Now I had Fagless words in front of me. Half idly, I had brought his translation of the Odyssey with me on the Auk, as something I thought I might look at on my own sailing journey in the North Atlantic. But as I read, a man in the middle of his life, I suddenly saw that this was not a poem about then and there, but now and here. The poem describes the inner geography of those who hear it. Every aspect of it is grand metaphor. Odysseus is not sailing on the Mediterranean but through the fears and desires of a mans life. The gods are not distant creators but elements within us: their careless pitilessness, their flaky and transient interests, their indifference, their casual selfishness, their deceit, their earth-shaking footfalls.
I read Fagles that evening, and on again as we sailed up the west coast of Ireland. I began to see Homer as a guide to life, even as a kind of scripture. The sea in the Odyssey was out to kill you at one point Hermes, the presiding genius of Odysseuss life, says, Who would want to cross the unspeakable vastness of the sea? There are not even any cities there but hidden within it were all kinds of delicious islands, filled with undreamt-of delights, lovely girls and beautiful fruits, beautiful landscapes where you didnt have to work, dream lands, each in their different way seducing and threatening the man who chanced on them. But every one was bad for him. Calypso, a goddess, unbelievably beautiful, makes him sleep with her night after night, for seven years; Circe feeds him delicious dinners for a whole year, until finally one of his men asks him what he thinks he is doing. If he goes on like this, none of them will ever see their homes again. And is that what he wants?
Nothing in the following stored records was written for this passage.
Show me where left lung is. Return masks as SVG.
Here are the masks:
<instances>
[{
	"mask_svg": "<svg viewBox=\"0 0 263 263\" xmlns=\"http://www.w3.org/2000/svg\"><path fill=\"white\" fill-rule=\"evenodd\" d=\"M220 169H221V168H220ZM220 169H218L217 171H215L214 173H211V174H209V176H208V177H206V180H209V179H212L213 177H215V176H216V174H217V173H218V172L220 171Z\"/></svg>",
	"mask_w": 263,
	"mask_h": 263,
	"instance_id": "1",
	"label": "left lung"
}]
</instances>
In part I saw the Odyssey as the story of a man who was sailing through his own death: the sea is deathly, the islands are deathly, he visits Hades at the very centre of the poem and he is thought dead by the people who love him at home, a pile of white bones rotting on some distant shore. He longs for life and yet he cannot find it. When he hears stories told of his own past, he cannot bear it, wraps his head in his sea-blue cloak and weeps for everything he has lost.